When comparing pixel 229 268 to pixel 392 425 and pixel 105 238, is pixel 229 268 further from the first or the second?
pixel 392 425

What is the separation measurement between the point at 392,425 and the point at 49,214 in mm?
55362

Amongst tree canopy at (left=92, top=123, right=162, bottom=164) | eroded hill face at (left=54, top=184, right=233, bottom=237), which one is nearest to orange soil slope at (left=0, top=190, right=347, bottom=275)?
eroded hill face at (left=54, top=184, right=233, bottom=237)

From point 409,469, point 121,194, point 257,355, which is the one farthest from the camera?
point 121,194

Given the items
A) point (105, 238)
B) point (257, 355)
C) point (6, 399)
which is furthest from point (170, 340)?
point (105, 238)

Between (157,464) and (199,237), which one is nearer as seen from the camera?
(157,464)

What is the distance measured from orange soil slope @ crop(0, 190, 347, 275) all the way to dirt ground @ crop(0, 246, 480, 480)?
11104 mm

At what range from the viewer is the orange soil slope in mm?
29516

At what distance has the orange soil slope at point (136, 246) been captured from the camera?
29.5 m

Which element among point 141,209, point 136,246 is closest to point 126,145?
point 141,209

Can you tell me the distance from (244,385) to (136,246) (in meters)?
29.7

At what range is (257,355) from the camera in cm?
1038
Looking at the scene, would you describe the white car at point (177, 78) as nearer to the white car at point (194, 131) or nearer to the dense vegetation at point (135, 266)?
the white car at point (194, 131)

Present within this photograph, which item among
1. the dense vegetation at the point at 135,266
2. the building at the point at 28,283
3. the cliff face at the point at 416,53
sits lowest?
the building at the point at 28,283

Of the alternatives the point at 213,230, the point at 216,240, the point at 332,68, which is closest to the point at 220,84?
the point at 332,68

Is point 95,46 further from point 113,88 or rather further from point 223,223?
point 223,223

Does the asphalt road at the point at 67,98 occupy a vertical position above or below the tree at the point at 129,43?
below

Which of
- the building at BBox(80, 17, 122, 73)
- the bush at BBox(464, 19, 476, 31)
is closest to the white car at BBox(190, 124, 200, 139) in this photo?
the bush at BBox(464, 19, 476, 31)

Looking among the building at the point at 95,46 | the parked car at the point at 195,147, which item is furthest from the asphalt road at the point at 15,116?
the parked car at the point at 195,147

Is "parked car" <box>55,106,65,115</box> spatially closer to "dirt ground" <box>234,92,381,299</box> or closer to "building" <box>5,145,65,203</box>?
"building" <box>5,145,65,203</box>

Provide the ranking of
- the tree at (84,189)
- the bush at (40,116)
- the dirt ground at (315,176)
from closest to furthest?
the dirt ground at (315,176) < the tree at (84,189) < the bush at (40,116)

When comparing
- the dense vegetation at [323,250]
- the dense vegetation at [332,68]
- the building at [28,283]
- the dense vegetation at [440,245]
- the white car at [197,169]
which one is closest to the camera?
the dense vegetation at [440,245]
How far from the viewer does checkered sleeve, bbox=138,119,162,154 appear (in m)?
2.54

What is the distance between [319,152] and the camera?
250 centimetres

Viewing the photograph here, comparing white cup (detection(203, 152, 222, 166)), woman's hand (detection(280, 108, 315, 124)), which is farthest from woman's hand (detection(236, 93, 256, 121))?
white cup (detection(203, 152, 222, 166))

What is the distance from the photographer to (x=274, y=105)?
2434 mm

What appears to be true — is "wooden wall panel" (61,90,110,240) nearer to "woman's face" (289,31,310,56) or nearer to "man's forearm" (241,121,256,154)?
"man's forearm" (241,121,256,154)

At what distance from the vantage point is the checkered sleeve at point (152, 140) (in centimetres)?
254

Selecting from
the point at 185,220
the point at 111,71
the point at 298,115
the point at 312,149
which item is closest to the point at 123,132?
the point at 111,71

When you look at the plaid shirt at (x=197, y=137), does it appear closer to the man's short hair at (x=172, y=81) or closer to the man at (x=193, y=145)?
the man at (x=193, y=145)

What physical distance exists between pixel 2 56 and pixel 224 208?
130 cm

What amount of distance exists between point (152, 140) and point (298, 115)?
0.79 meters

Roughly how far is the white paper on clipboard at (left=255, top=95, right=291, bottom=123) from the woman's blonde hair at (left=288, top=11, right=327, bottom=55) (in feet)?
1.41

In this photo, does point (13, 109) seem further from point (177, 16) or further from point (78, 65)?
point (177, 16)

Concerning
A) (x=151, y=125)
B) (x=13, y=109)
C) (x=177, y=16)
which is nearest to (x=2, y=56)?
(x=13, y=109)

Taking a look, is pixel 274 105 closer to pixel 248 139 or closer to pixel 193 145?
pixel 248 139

__WHAT TO DO__
Output the rows as a two-column CSV with the headers "prompt" and "reply", one line per row. Begin at the line that has "Taking a look, is" and stop after the last row; put each field in double quotes and replace any line breaks inside it with spaces.

__REPLY TO THE EXERCISE__
prompt,reply
"Taking a look, is pixel 274 105 closer to pixel 248 139 or closer to pixel 193 145?","pixel 248 139"